Please keep the pictures out and write out exactly the lines from the first in the data below through the one containing "Q: What species is this?", both included.

(Source material Opens)

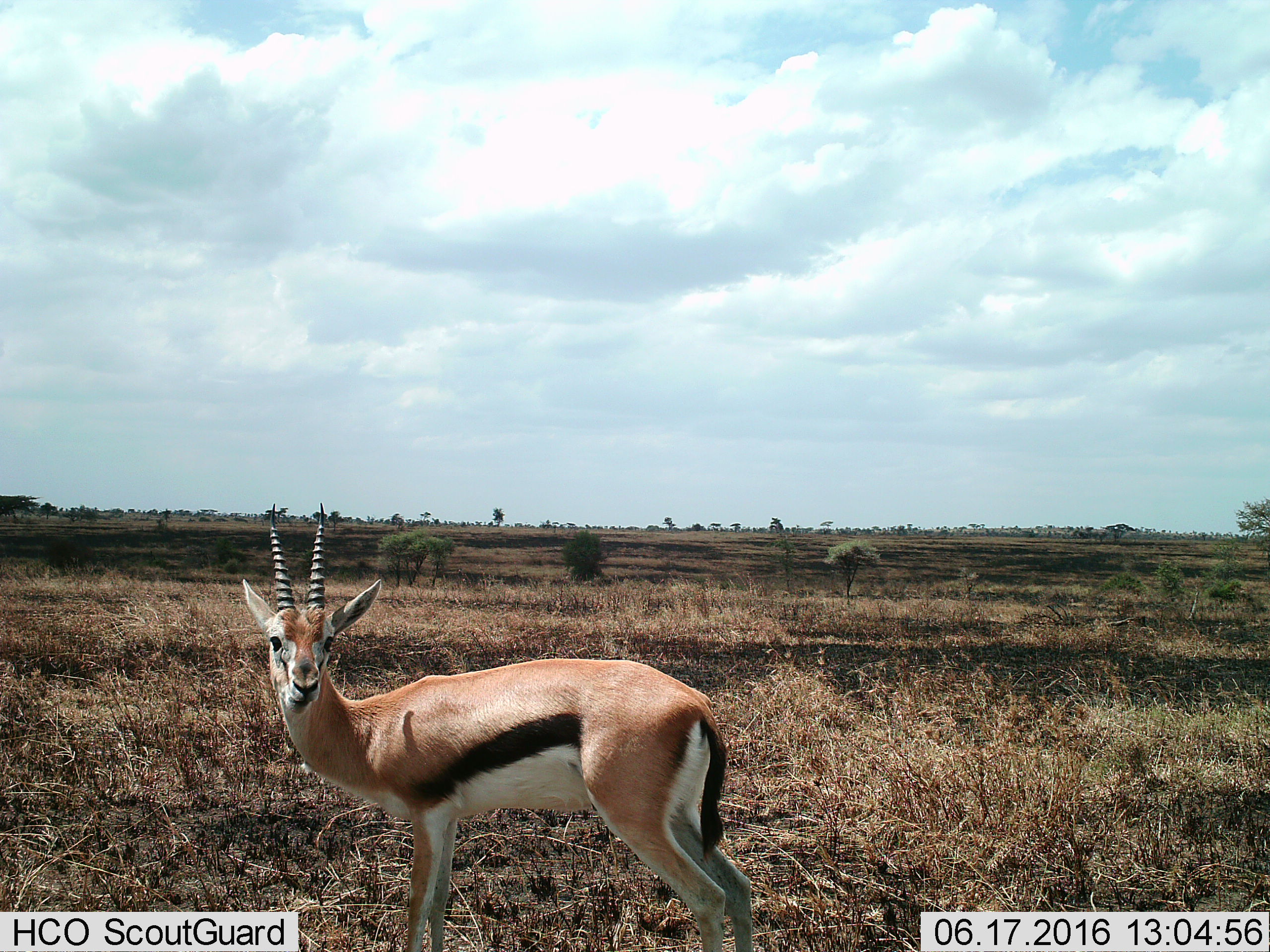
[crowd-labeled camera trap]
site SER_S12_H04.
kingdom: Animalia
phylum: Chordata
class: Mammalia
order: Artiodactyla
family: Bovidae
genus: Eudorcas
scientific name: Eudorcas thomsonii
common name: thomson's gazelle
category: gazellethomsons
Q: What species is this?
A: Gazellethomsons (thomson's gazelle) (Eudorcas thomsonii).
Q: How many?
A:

(Source material Closes)

* **Problem solution**:
[crowd-labeled camera trap]
site SER_S12_H04.
kingdom: Animalia
phylum: Chordata
class: Mammalia
order: Artiodactyla
family: Bovidae
genus: Eudorcas
scientific name: Eudorcas thomsonii
common name: thomson's gazelle
category: gazellethomsons
Q: What species is this?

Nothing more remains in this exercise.